Gewaltvideospiel in der Kathedrale: Kirche feuert gegen Sony
Nigel McCulloch, Bischof von Manchester, gegenüber der BBC(öffnet im neuen Fenster): "Es ist uns unverständlich und in höchstem Maße unverantwortlich, wie ein Weltkonzern wie Sony eine unserer bedeutendsten Kirchen fotorealistisch nachbaut, nur um die Leute damit zu ermuntern, Kämpfe darin abzuhalten."
David Marshall, Sprecher der Kathedrale, will einen Brief mit vier Forderungen an Sony schreiben, wie die BBC weiter berichtet. Erstens soll sich Sony wegen der geschmacklosen Auswahl der Kirche für ein Gewaltspiel entschuldigen. Zweitens drängt die Kirche darauf, dass der Konzern eine große Summe Geld spendet, weil er die Kathedrale als Hintergrund verwendet hat, ohne Lizenzgebühren für die Innenansicht zu bezahlen.
Konkret will die Church of England von Sony Geld für verschiedene Gruppen, die dafür kämpfen, Waffengewalt in Großbritanniens drittgrößter Stadt zu reduzieren. Daneben fordert die Kirche, dass das Spiel entweder komplett vom Markt genommen oder aber die Szene mit der Kirche so verändert wird, dass die Manchester-Kathedrale nicht mehr zu erkennen ist.
Sony hat in einem Statement gegenüber der BBC verkündet, die Bedenken des Bischofs von Manchester zu verstehen und sehr ernst zu nehmen. Sony sei der Ansicht gewesen, alle nötigen Genehmigungen für die bildliche Nutzung der Kathedrale eingeholt zu haben und will nun die Kirchenbehörden kontaktieren, um mehr Details zu erfahren.

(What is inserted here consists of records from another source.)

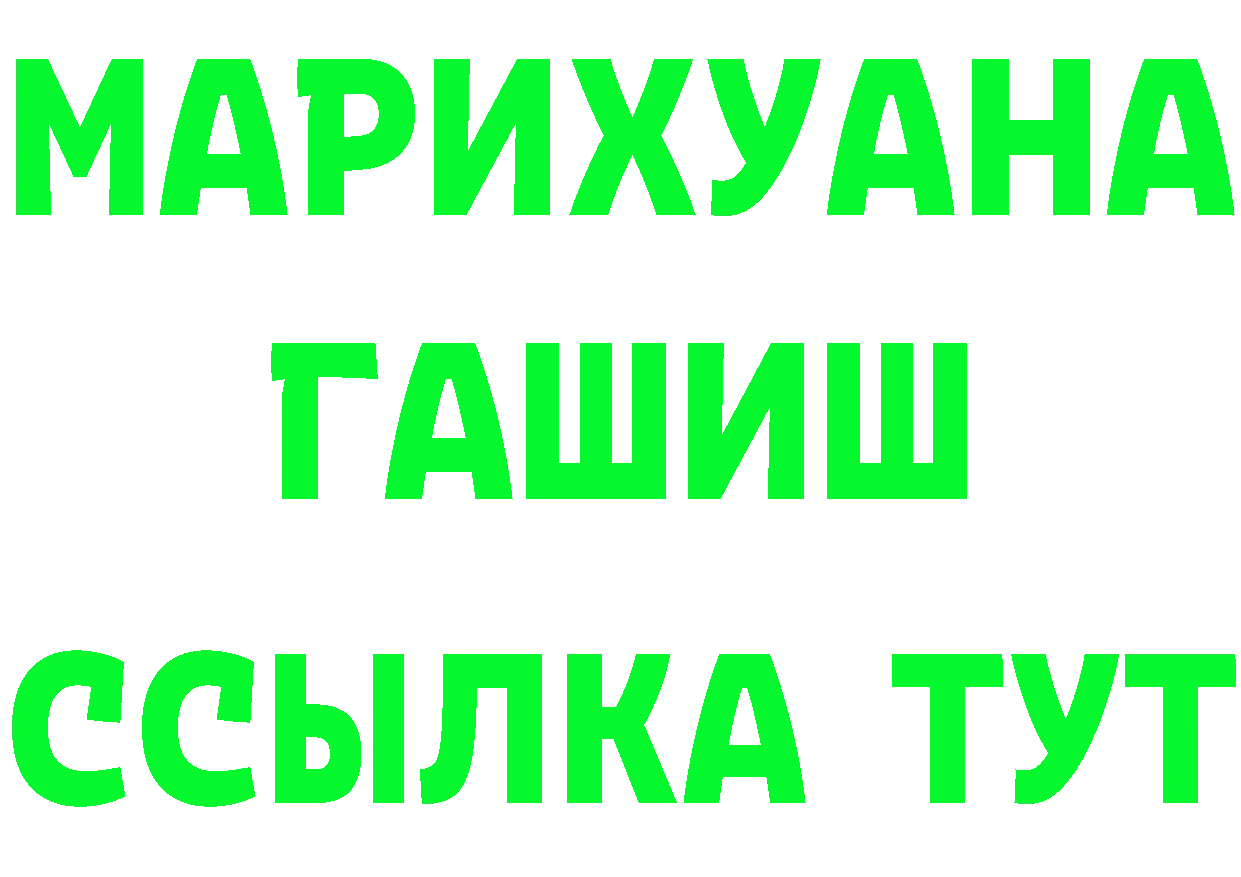 МАРИХУАНА
ГАШИШ
ССЫЛКА ТУТ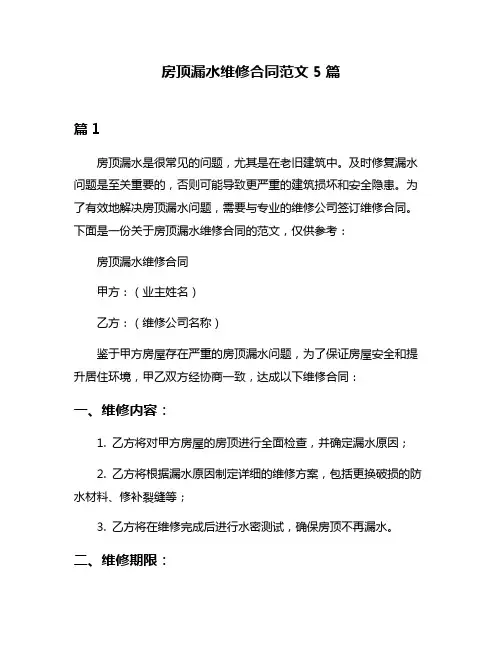 房顶漏水维修合同范文 5 篇

篇 1

房顶漏水是很常见的问题，尤其是在老旧建筑中。及时修复漏水问题是至关重要的，否则可能导致更严重的建筑损坏和安全隐患。为了有效地解决房顶漏水问题，需要与专业的维修公司签订维修合同。下面是一份关于房顶漏水维修合同的范文，仅供参考：

房顶漏水维修合同

甲方：（业主姓名）

乙方：（维修公司名称）

鉴于甲方房屋存在严重的房顶漏水问题，为了保证房屋安全和提升居住环境，甲乙双方经协商一致，达成以下维修合同：

一、维修内容：

1. 乙方将对甲方房屋的房顶进行全面检查，并确定漏水原因；

2. 乙方将根据漏水原因制定详细的维修方案，包括更换破损的防水材料、修补裂缝等；

3. 乙方将在维修完成后进行水密测试，确保房顶不再漏水。

二、维修期限：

Zudem bekräftigt Sony, es handle sich bei dem Spiel eher um ein Science-Fiction-Spiel, bei dem auf Aliens und weniger auf Menschen geschossen werde. Bislang sollen bereits gut eine Million Exemplare des Spiels, das für den Ärger zwischen Kirche und Sony verantwortlich ist, verkauft worden sein.